> Source passage:
────────

Present Tense review – young upstarts provide a jolt of discomfort

Hettie Judah, The Guardian, 30 January 2024

There is tension at the heart of the commercial art world. On the one hand, a gallerist will persuade you that art is an investment, and that the work that costs just more than you are comfortable paying will be more loved and valued with each passing year. And on the other hand, gallerists and collectors alike are addicted to novelty. Missing out on the next big thing can provoke adult tantrums.

 

Hauser & Wirth deals in works by legacy names like Louise Bourgeois and Philip Guston, as well as a starry menu of living artists. This season, its Somerset branch is embracing the new with Present Tense, a survey of emerging-ish artists working in the UK. Present Tense suggests something a little edgy, though it’s hard to feel tense in the luxuriant rural sprawl of these day-lit galleries. The art itself is unlikely to scare the sheep: rather than a radical survey of emerging tendencies, this is overwhelmingly an exhibition of figurative painting.

────────

> Given data:
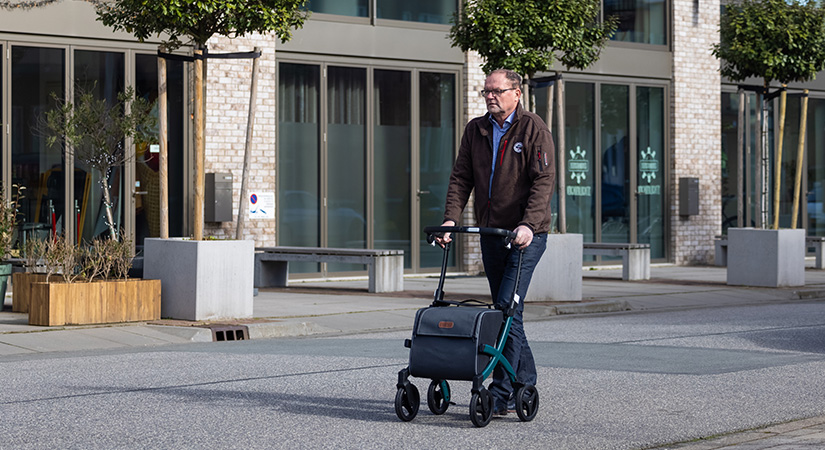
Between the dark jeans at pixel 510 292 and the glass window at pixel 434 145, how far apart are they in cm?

────────

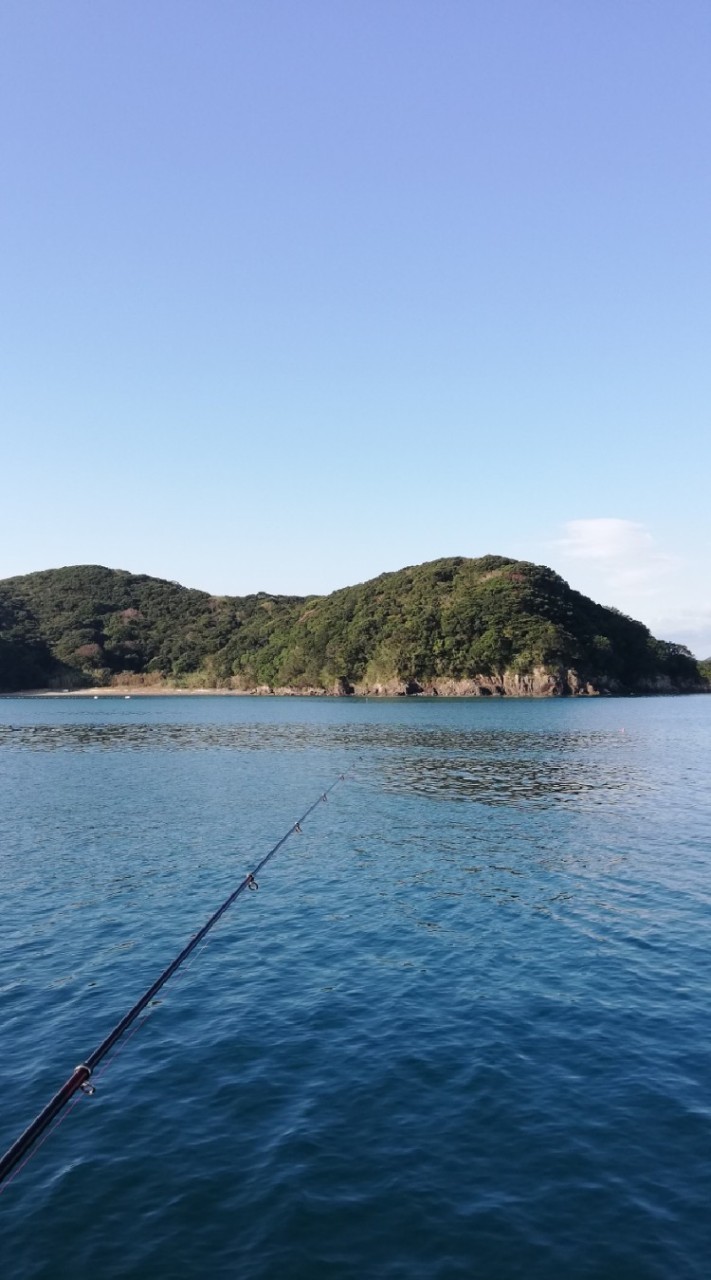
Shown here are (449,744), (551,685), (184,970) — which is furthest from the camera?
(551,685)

────────

> Exercise task 1: List every person named in the Present Tense review.
> Exercise task 2: Write the next paragraph of the Present Tense review, picking up after its last sentence.

> Output 1: Hettie Judah, Louise Bourgeois, Philip Guston

> Output 2:
Narrative is evidently back in a big way. Ania Hobson’s figures tower over stylised landscapes and interiors, caught in beams of tawny light as though Eric Ravilious had been let loose in a marmalade factory. In Let the Land Speak (2023) two women huddle conspiratorially in the evening light on the moorland, one caught mid-sentence. A similar pair appear in Wax Top Bar (2023), surrounded by polished wood, raking light and hard minimalist angles. They’re drinking tiny cocktails and shots, wearing expensive looking but unflashy clothes. Hobson has an astute eye for a particular kind of female closeness. It shouldn’t feel so radical to paint young women not performing for the gaze, but instead caught up in moments of friendship.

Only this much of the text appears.